■ Activity: Retype exactly the lines below, starting with the line that contains "category: gazellethomsons" and ending with the last line; leave out any pictures.

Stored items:
=== Begin Enclosure ===

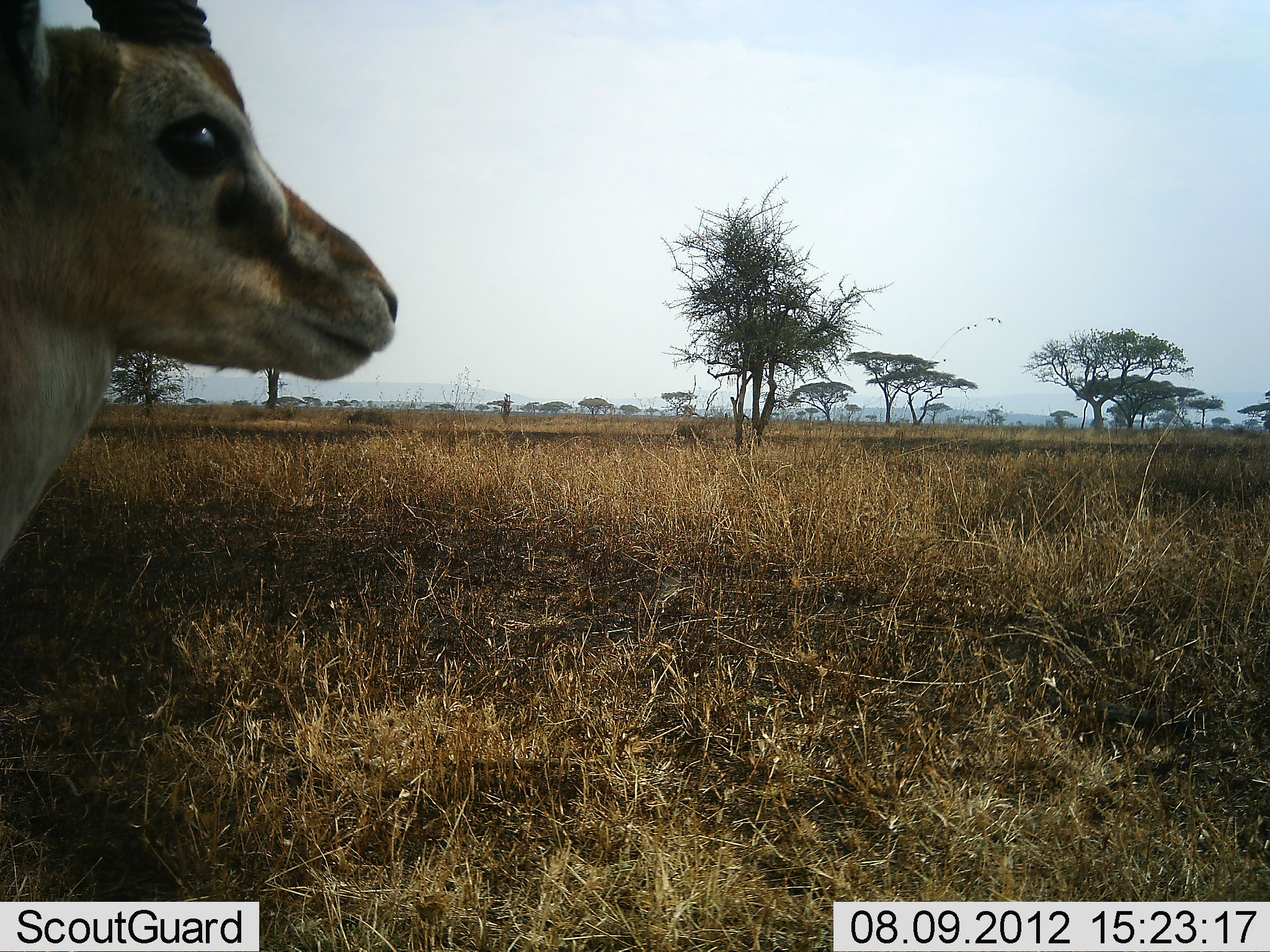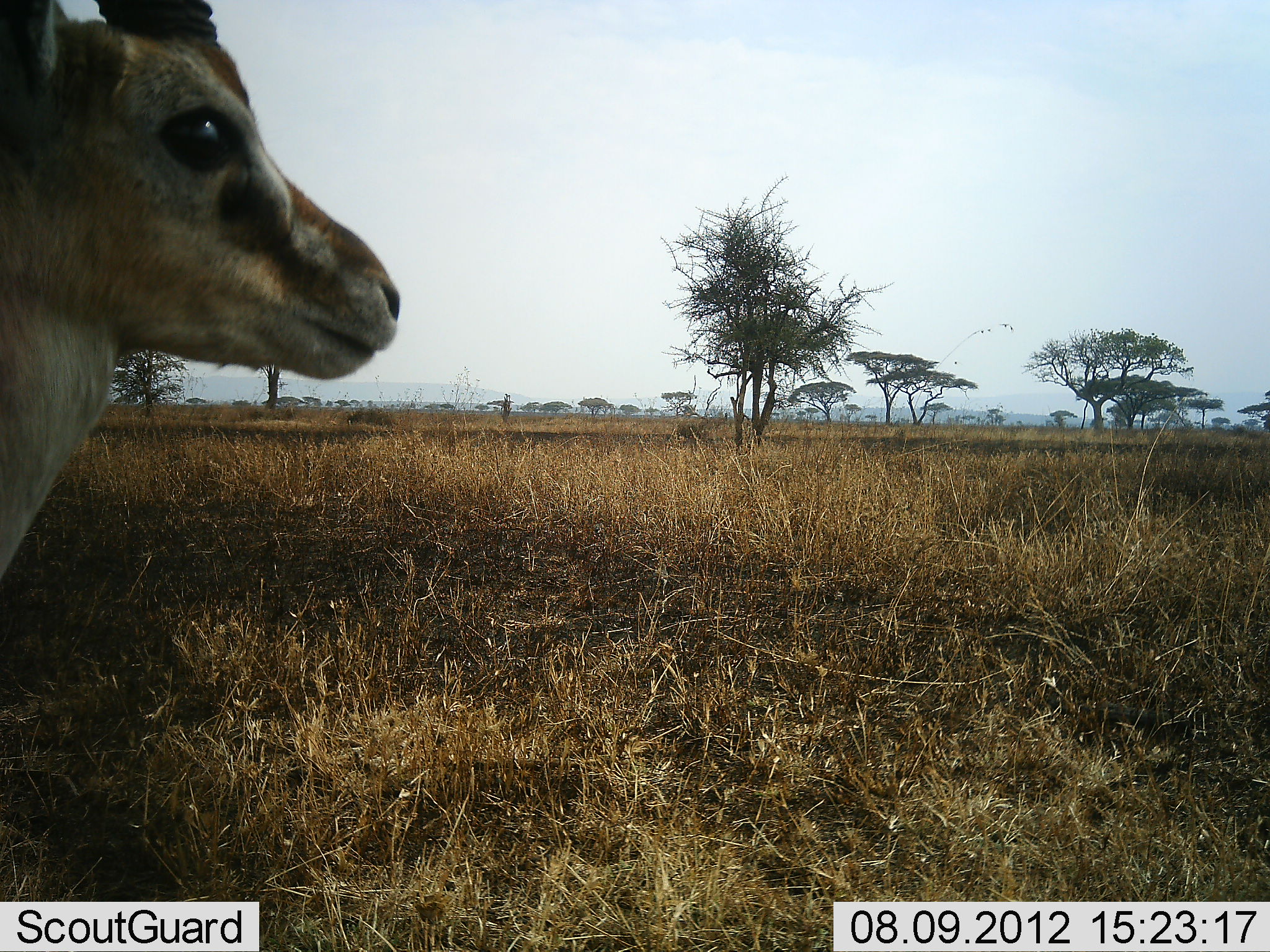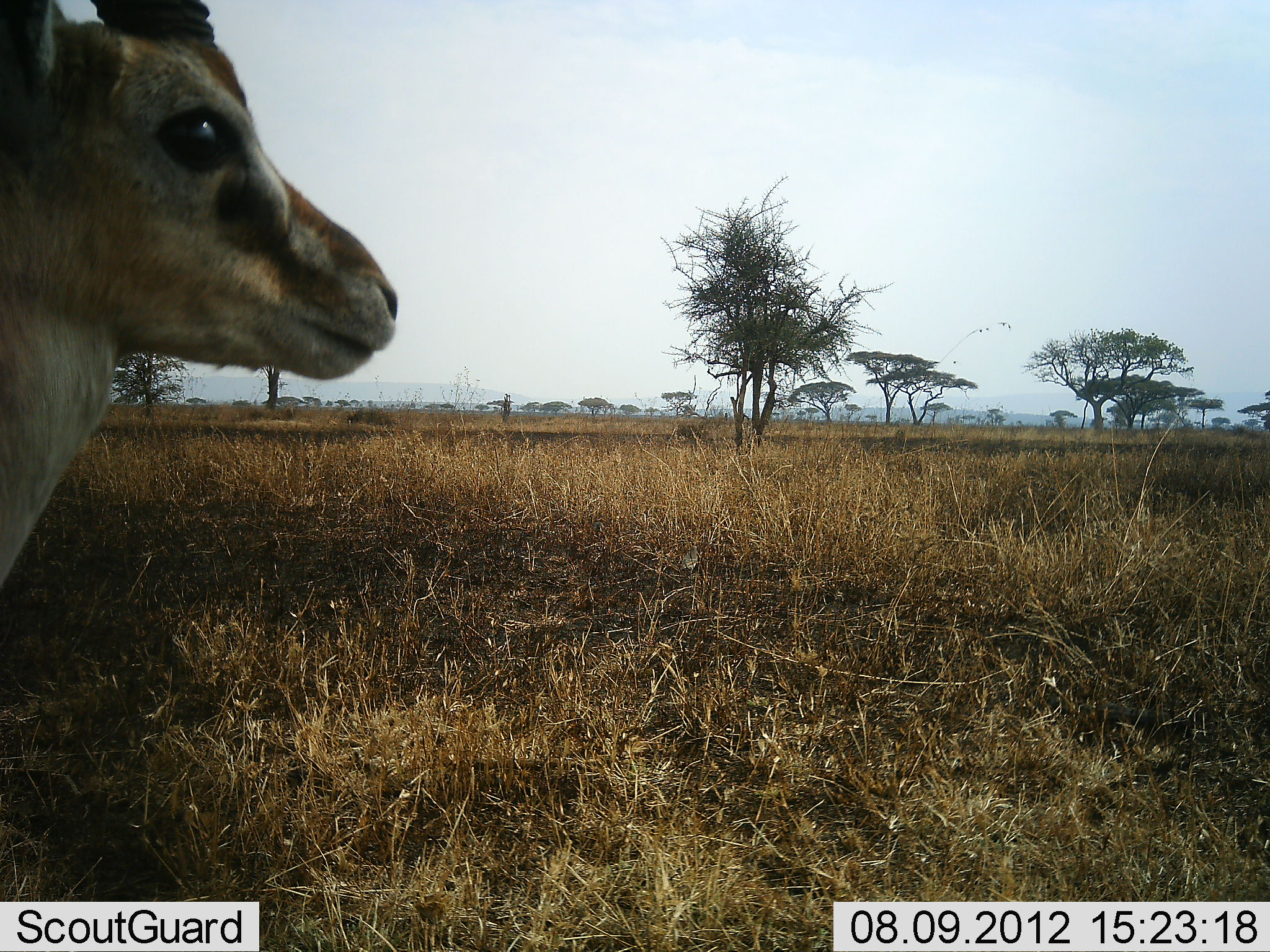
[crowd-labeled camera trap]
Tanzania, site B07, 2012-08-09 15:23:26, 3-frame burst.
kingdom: Animalia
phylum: Chordata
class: Mammalia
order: Artiodactyla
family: Bovidae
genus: Eudorcas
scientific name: Eudorcas thomsonii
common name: thomson's gazelle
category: gazellethomsons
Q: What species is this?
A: Gazellethomsons (thomson's gazelle) (Eudorcas thomsonii).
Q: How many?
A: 1.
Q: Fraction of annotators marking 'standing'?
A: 100%.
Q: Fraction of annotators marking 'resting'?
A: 0%.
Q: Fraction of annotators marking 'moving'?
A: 0%.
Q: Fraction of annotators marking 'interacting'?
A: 0%.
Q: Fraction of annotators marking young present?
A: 0%.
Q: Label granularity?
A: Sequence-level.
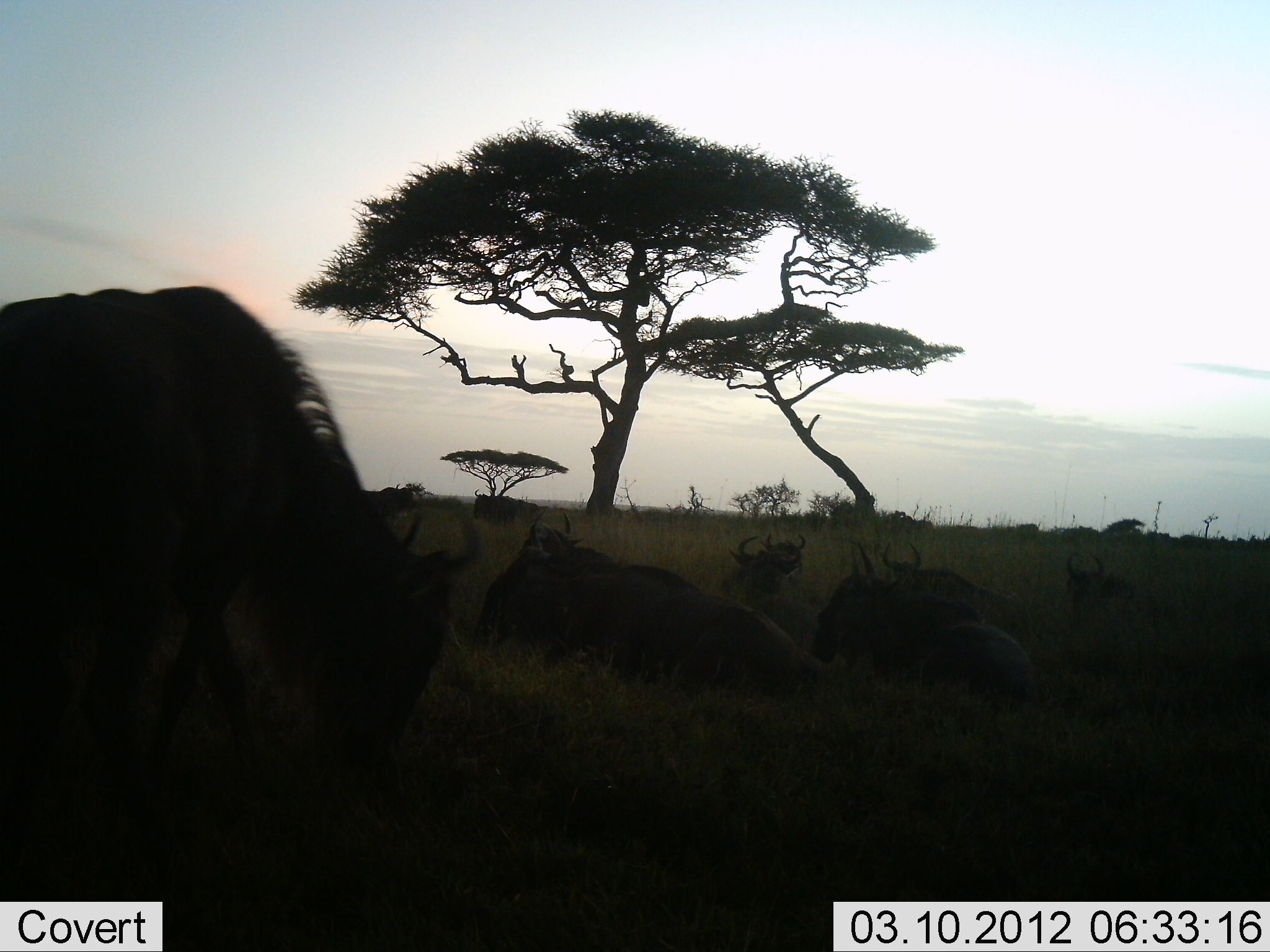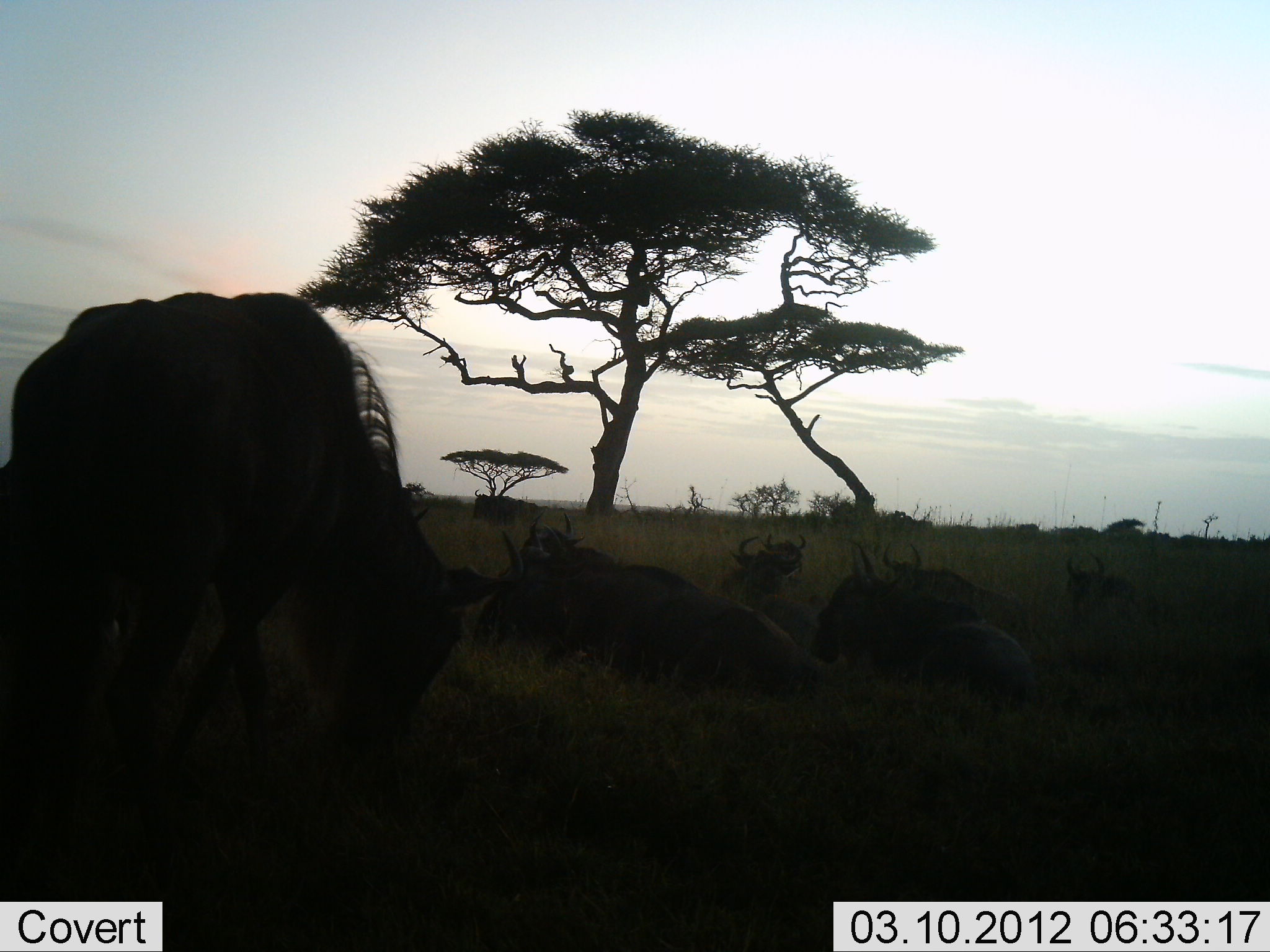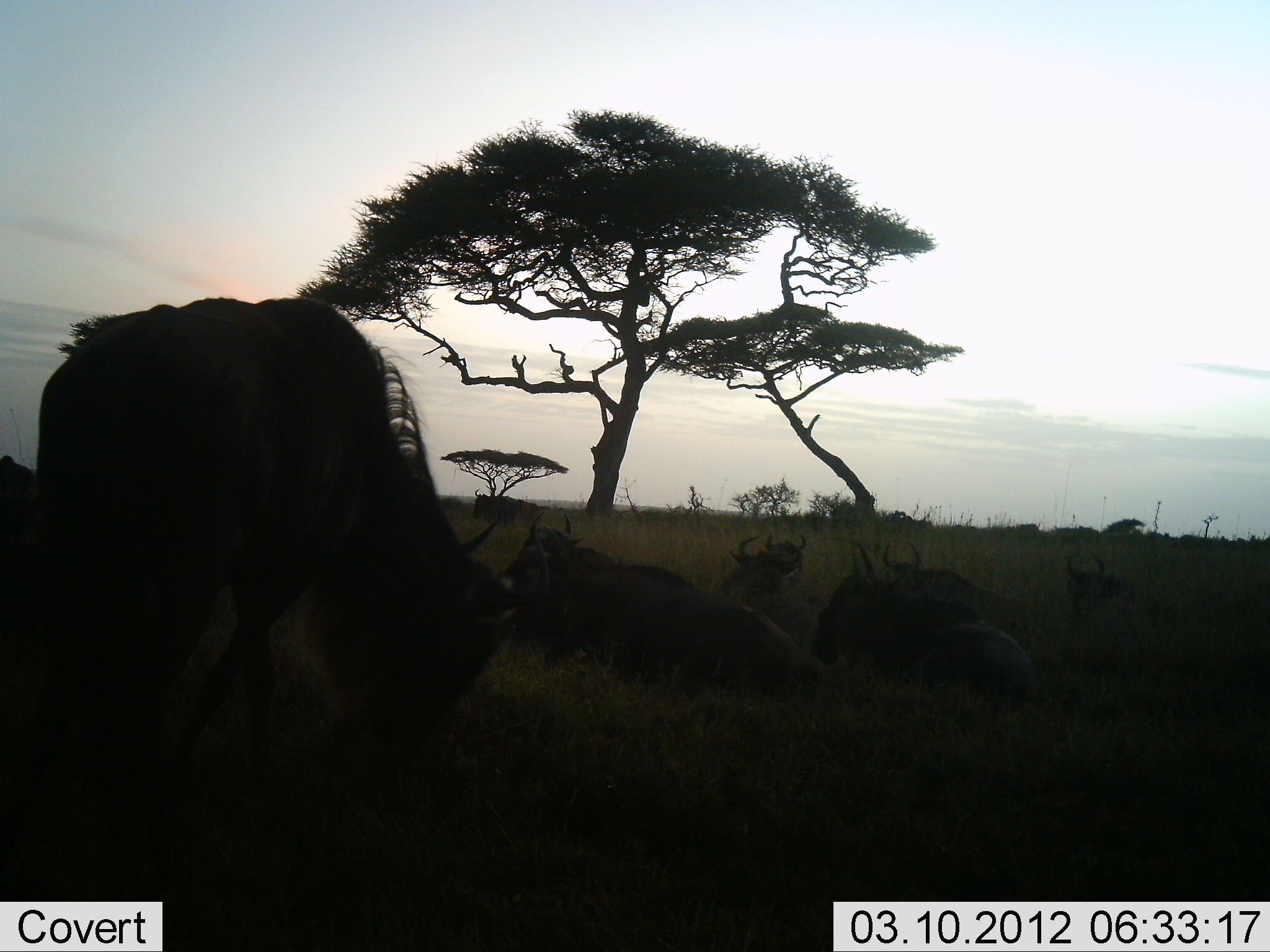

=== End Enclosure ===

■ Answer section:
category: gazellethomsons
Q: What species is this?
A: Gazellethomsons (thomson's gazelle) (Eudorcas thomsonii).
Q: How many?
A: 1.
Q: Fraction of annotators marking 'standing'?
A: 100%.
Q: Fraction of annotators marking 'resting'?
A: 0%.
Q: Fraction of annotators marking 'moving'?
A: 0%.
Q: Fraction of annotators marking 'interacting'?
A: 0%.
Q: Fraction of annotators marking young present?
A: 0%.
Q: Label granularity?
A: Sequence-level.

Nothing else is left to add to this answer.